Standalone applications and Web sites create islands of functionality and data. Users are forced to navigate manually between Web sites, devices, and applications, logging in each time, and rarely being able to carry data from one site to another. This makes business tasks that ought to be simple, such as arranging a meeting with colleagues from partner companies and automatically updating every attendee's calendar, very difficult. This inefficiency is a major source for productivity loss.
As a result of the changes in how businesses and consumers use the Web, the industry is converging on a new computing model that enables a standard way of building applications and processes to connect and exchange information over the Web. This new Internet-based integration methodology, called “XML Web services,” enables applications, machines, and business processes to work together. Web services describe themselves to the outside world; telling what functions they perform, how they can be accessed, and what kinds of data they require. The widespread support around XML assures that businesses will cooperate in the Internet-based economy with this XML Web services model.
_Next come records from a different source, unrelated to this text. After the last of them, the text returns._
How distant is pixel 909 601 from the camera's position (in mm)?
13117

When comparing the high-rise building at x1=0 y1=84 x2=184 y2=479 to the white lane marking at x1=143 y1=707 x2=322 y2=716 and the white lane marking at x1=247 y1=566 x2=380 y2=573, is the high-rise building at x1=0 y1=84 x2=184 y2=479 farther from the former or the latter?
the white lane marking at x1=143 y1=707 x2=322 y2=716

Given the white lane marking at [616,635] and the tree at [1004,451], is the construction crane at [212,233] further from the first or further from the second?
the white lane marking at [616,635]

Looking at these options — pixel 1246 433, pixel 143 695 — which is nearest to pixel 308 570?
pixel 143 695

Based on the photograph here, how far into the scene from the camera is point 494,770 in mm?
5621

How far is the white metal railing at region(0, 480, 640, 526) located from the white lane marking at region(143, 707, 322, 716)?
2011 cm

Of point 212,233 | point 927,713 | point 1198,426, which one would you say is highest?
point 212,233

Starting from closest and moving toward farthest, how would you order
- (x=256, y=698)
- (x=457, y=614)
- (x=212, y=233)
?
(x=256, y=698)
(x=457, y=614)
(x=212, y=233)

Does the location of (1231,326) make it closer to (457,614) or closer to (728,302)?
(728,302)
The XML Web services utilize XML (extensible Markup Language), which is an open industry standard managed by the World Wide Web Consortium. It enables developers to describe data being exchanged between PCs, smart devices, applications, and Web sites, etc. Because the data is separate from the format and style definitions, it can be easily organized, programmed, edited, and exchanged between Web sites, applications, and devices. XML has transformed how applications talk to each other, thus more and more businesses are exchanging data and processing documents electronically.
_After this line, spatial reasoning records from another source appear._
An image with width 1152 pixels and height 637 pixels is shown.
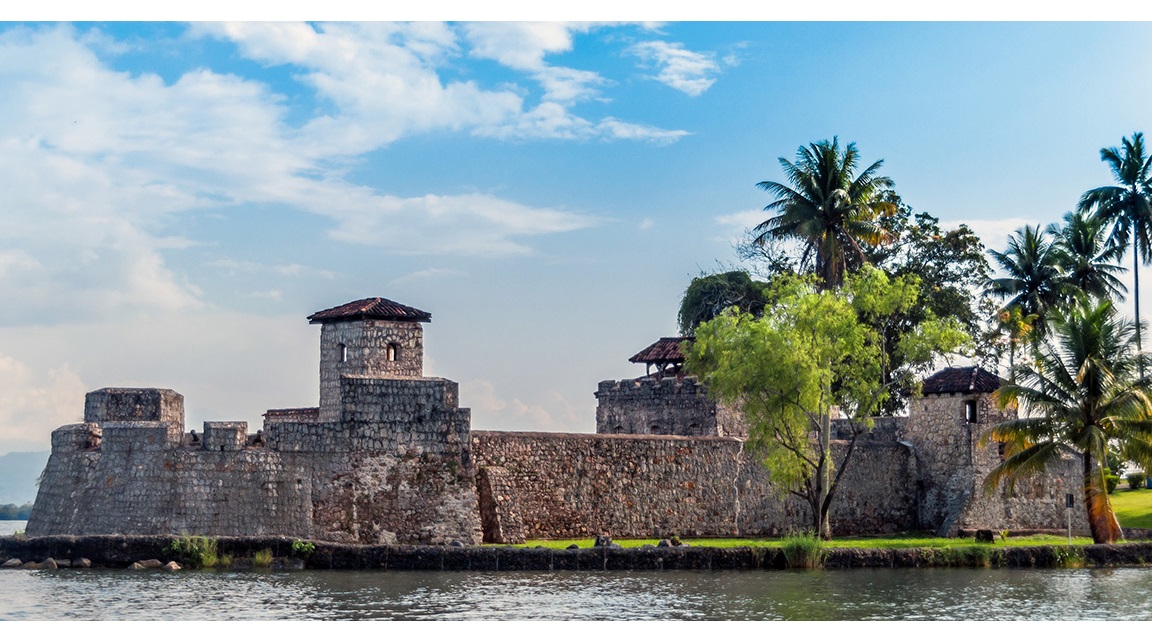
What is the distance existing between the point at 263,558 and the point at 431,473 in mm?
4806

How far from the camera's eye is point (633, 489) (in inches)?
1347

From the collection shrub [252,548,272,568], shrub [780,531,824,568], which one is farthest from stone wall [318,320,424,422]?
shrub [780,531,824,568]

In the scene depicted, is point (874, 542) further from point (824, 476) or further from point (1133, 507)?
point (1133, 507)

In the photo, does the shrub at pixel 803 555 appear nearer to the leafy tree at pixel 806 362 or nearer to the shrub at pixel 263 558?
the leafy tree at pixel 806 362

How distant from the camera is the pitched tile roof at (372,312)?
3462cm

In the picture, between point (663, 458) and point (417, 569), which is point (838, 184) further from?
point (417, 569)

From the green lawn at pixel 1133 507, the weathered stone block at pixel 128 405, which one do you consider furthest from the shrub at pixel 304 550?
the green lawn at pixel 1133 507

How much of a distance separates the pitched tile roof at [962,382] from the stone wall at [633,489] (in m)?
3.09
However, many businesses have systems that are incompatible with XML. Thus, these systems cannot be called as Web services. A solution to this problem is found in the BizTalk Framework, available from Microsoft Corporation of Redmond, Wash., which addresses these interoperability challenges in a platform and technology-neutral manner. It provides specifications for the design and development of XML-based messaging solutions for communication between applications and organizations. BizTalk is capable of receiving documents submitted through a wide variety of transports, such as HTTP, SMTP, and SOAP; as e-mail attachments; through the message bus; programmatically through exposed APIs; and through adapter components. The BizTalk Server receive locations monitor HTTP, MSMQ message queues, and file locations for incoming business documents. The receive locations are responsible for submitting the received documents on to a receive pipeline, the second step in the process.
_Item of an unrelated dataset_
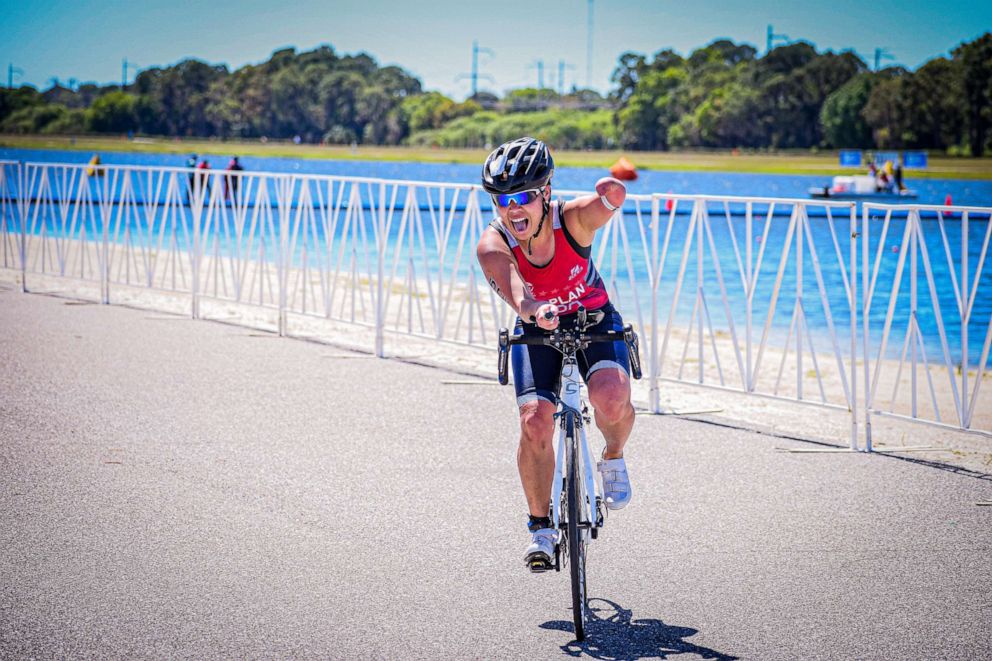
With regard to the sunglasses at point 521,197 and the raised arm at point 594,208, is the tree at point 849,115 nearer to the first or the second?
the raised arm at point 594,208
A BizTalk Server receive pipeline is set up to receive incoming documents that conform to a specific XSD schema, which defines the structure of the business data within the document. When the document arrives through a receive function, a receive pipeline can log the whole document or any portion of it to the BizTalk Document Tracking database for later analysis, or transform the document to conform to the schema of the target application. After documents are received and mapped to the format of the target application, they are delivered either directly to that application or to a business process orchestration that manages delivery to multiple target applications.
However, with all the functionality that BizTalk offers, it does not provide a method of exposing backend systems and workflows (i.e., business process orchestrations) as XML Web services. The present invention provides such a solution.